PPSpeech
PPSpeech copied to clipboard
End-to-End model or trainning of Text to Speech
@rishikksh20 I notice that tts is one of your interested suject. I wonder if you have pay special attention on end-to-end tts model or trainning ,which means train and inference text-> wav directly? Do you have any suggestion on this subject?
@Liujingxiu23 https://deepmind.com/research/publications/End-to-End-Adversarial-Text-to-Speech doing the same. We mostly used 2 different model one for text to Mel and other Mel to vocoder just to simplify things. End to end models are much more complex in nature.
Because converting text to wav directly is very costly task that's why we need to deal it with better ways so we generally use intermediate feat i.e. melspectrogram then text to mels and mels to wav.

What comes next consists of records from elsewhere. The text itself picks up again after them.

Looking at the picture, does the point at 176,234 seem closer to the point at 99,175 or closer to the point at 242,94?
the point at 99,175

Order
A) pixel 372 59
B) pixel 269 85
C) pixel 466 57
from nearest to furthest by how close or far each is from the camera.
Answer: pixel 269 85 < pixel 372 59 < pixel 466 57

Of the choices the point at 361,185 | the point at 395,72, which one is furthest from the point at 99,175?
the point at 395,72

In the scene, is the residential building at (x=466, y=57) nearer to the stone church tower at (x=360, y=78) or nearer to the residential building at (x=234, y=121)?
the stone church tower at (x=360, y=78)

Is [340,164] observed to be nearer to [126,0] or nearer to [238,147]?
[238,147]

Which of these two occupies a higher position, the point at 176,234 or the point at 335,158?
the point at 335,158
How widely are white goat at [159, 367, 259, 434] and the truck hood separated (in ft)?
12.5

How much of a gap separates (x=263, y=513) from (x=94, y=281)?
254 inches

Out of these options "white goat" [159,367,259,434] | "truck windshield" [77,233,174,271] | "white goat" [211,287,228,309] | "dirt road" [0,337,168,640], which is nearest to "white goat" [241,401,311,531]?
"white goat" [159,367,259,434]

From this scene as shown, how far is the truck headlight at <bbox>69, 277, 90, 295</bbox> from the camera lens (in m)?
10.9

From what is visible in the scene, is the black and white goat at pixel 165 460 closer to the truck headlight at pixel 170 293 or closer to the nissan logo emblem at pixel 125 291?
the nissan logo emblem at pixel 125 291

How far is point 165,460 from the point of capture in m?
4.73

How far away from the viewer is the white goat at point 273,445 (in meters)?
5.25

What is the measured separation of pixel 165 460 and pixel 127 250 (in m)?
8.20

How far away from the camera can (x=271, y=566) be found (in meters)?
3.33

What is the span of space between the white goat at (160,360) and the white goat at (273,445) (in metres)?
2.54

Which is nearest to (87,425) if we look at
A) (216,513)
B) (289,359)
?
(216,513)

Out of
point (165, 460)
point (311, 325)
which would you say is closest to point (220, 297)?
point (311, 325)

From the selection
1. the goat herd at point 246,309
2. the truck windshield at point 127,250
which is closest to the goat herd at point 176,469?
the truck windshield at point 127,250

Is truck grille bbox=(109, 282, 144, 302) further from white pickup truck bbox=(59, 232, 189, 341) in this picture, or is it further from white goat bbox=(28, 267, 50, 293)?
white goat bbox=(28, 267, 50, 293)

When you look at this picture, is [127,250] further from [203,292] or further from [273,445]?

@rishikksh20 Thank you for your reply. I know that the current solution of tts is "text->mel" + "mel->wav" in common. The synthesized wavs are really very good. The only quetion is sometimes, the timbre (may be similarity) of the synthesized wavs are a little differ from the original recording. So I think maybe "text->wav" directly may solve the problem since we I look at the mels synthesized , I found they are differ from the original mels in details. Do your have any suggestion about the "timbre" difference between the synthesized wavs and recording wavs?
Regarding the paper "EATS", I read but have not write python scripts to test this method.